---- Records to process

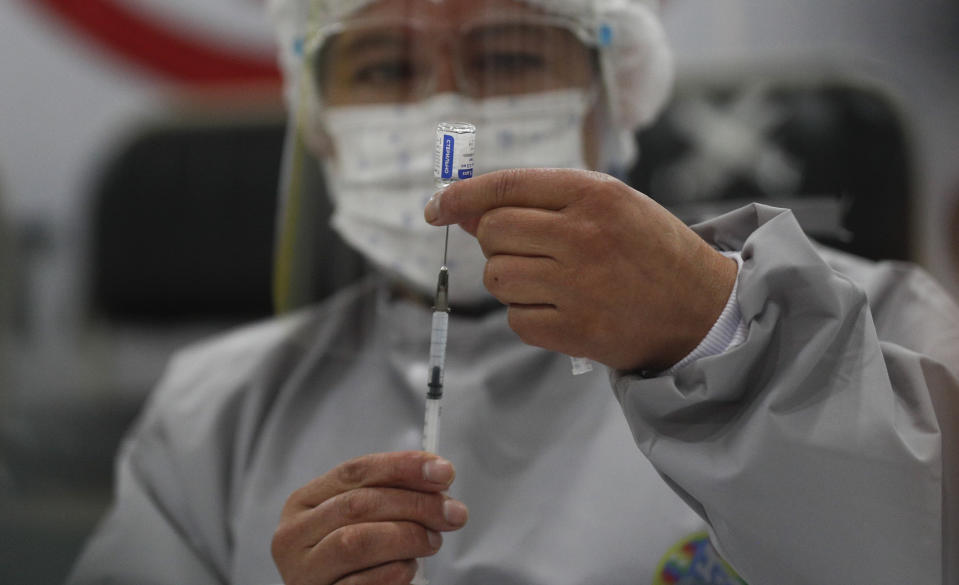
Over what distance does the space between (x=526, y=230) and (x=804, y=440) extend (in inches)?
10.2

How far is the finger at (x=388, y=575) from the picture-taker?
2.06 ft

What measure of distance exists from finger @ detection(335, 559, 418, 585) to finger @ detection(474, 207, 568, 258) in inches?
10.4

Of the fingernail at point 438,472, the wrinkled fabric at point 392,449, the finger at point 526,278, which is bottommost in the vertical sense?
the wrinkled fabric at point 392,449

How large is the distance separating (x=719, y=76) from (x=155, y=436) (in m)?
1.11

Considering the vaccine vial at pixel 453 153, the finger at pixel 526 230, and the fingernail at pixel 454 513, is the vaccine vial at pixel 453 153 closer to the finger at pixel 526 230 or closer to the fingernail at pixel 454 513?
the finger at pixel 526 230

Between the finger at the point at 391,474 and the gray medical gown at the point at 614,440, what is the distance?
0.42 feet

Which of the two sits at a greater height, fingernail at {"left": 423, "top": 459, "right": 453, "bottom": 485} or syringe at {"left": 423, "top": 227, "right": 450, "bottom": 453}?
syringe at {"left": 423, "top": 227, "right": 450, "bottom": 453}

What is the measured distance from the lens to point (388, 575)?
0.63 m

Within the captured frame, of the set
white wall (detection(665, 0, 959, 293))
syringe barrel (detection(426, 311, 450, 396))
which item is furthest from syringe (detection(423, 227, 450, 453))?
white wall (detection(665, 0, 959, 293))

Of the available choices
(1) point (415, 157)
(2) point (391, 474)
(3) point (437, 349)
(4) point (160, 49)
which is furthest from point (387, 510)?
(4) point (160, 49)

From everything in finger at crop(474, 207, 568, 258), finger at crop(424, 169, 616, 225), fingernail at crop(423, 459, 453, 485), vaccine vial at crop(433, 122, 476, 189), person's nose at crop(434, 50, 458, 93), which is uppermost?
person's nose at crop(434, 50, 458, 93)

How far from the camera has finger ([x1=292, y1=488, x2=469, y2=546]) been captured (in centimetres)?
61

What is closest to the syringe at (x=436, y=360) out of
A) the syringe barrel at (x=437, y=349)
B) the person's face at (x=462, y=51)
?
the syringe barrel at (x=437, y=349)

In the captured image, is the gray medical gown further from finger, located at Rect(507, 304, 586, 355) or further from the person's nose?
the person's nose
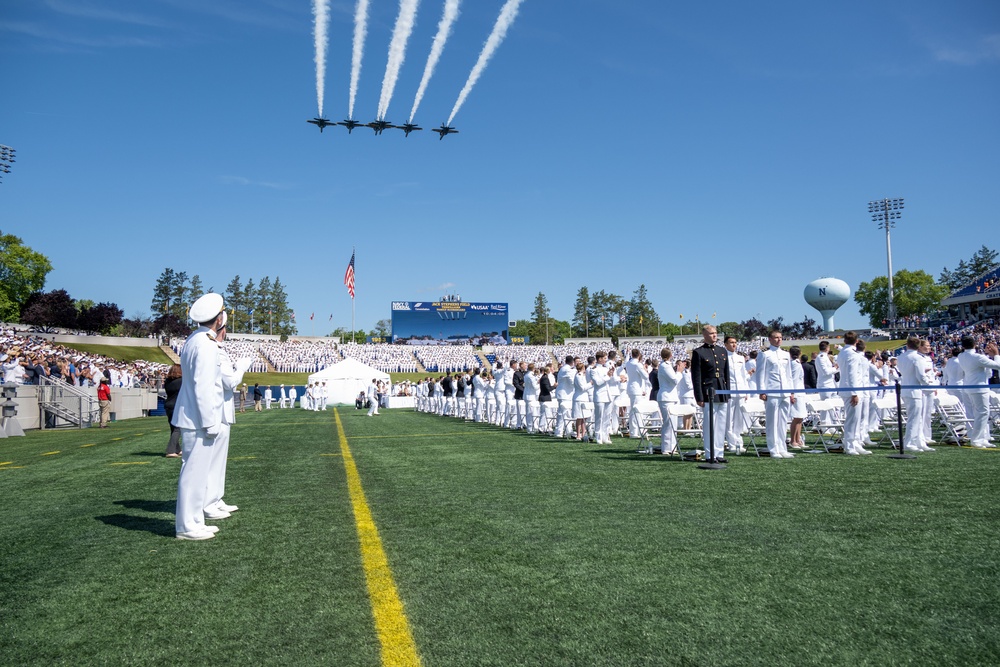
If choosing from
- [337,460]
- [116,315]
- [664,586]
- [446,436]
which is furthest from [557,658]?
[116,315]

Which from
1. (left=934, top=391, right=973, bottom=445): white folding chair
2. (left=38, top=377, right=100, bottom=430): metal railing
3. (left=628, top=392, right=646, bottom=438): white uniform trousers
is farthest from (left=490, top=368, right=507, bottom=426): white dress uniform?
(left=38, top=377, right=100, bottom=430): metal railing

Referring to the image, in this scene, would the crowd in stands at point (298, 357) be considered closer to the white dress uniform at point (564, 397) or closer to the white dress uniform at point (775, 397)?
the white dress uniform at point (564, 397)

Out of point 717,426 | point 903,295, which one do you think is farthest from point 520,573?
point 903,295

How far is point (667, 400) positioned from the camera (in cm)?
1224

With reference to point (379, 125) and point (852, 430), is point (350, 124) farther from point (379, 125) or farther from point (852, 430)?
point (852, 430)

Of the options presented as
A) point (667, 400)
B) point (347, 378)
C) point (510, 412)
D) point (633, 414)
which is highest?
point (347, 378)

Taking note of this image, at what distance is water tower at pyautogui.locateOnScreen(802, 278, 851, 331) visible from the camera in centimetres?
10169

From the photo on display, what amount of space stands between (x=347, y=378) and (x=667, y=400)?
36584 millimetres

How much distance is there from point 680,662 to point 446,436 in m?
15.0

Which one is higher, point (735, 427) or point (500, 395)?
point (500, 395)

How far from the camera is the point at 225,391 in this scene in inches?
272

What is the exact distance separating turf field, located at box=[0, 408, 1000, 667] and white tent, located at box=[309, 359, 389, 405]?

--------

Exercise objective >> Pull every line of the listing above out verbatim, leaving out the pictures.

Task answer >>
Over what distance does the space between (x=526, y=230) and (x=804, y=440) extend (in inches)?
10.2

How far is the finger at (x=388, y=575) from the picture-taker?
2.06 ft

What measure of distance exists from finger @ detection(335, 559, 418, 585) to finger @ detection(474, 207, 568, 258) in inches?
10.4

Of the fingernail at point 438,472, the wrinkled fabric at point 392,449, the finger at point 526,278, which is bottommost in the vertical sense?
the wrinkled fabric at point 392,449

How large is the distance separating (x=719, y=76) from (x=155, y=436) (in m)?
1.11

Considering the vaccine vial at pixel 453 153, the finger at pixel 526 230, and the fingernail at pixel 454 513, is the vaccine vial at pixel 453 153 closer to the finger at pixel 526 230 or closer to the fingernail at pixel 454 513?
the finger at pixel 526 230

Between the finger at the point at 391,474 and the gray medical gown at the point at 614,440, what is the distance?
0.42 feet

Which of the two sits at a greater height, fingernail at {"left": 423, "top": 459, "right": 453, "bottom": 485} or syringe at {"left": 423, "top": 227, "right": 450, "bottom": 453}?
syringe at {"left": 423, "top": 227, "right": 450, "bottom": 453}

What is the measured distance from the lens to point (388, 575)?
0.63 m

Within the captured frame, of the set
white wall (detection(665, 0, 959, 293))
syringe barrel (detection(426, 311, 450, 396))
which item is furthest from syringe (detection(423, 227, 450, 453))?
white wall (detection(665, 0, 959, 293))

Of the available choices
(1) point (415, 157)
(2) point (391, 474)
(3) point (437, 349)
(4) point (160, 49)
which is furthest from point (387, 510)?
(4) point (160, 49)

From everything in finger at crop(474, 207, 568, 258), finger at crop(424, 169, 616, 225), fingernail at crop(423, 459, 453, 485), vaccine vial at crop(433, 122, 476, 189), person's nose at crop(434, 50, 458, 93), which is uppermost?
person's nose at crop(434, 50, 458, 93)

How far from the camera has finger ([x1=292, y1=488, x2=469, y2=546]) been captured (in centimetres)?
61

What is closest to the syringe at (x=436, y=360) out of
A) the syringe barrel at (x=437, y=349)
B) the person's face at (x=462, y=51)
?
the syringe barrel at (x=437, y=349)

In the captured image, is the gray medical gown further from finger, located at Rect(507, 304, 586, 355) or further from the person's nose?
the person's nose
If choosing from
- [337,460]
- [116,315]
- [664,586]
- [446,436]
which is furthest from [557,658]?
[116,315]

Which from
1. (left=934, top=391, right=973, bottom=445): white folding chair
2. (left=38, top=377, right=100, bottom=430): metal railing
3. (left=628, top=392, right=646, bottom=438): white uniform trousers
is farthest from (left=490, top=368, right=507, bottom=426): white dress uniform?
(left=38, top=377, right=100, bottom=430): metal railing

Referring to the image, in this scene, would the crowd in stands at point (298, 357) be considered closer to the white dress uniform at point (564, 397) or closer to the white dress uniform at point (775, 397)?
the white dress uniform at point (564, 397)

Out of point 717,426 | point 903,295, which one do you think is farthest from point 520,573?
point 903,295

How far is point (667, 400) positioned from the camera (in cm)?
1224

With reference to point (379, 125) and point (852, 430), is point (350, 124) farther from point (379, 125) or farther from point (852, 430)?
point (852, 430)

Of the options presented as
A) point (667, 400)
B) point (347, 378)
C) point (510, 412)
D) point (633, 414)
which is highest?
point (347, 378)

Taking note of this image, at what distance is water tower at pyautogui.locateOnScreen(802, 278, 851, 331) visible from the camera in centimetres?
10169

From the photo on display, what amount of space stands between (x=347, y=378) and (x=667, y=400)?
36584 millimetres

How much distance is there from point 680,662 to point 446,436 in m?
15.0

Which one is higher, point (735, 427) or point (500, 395)?
point (500, 395)

How far from the camera is the point at 225,391 in this scene in inches?
272

What is the exact distance separating turf field, located at box=[0, 408, 1000, 667] and white tent, located at box=[309, 359, 389, 405]?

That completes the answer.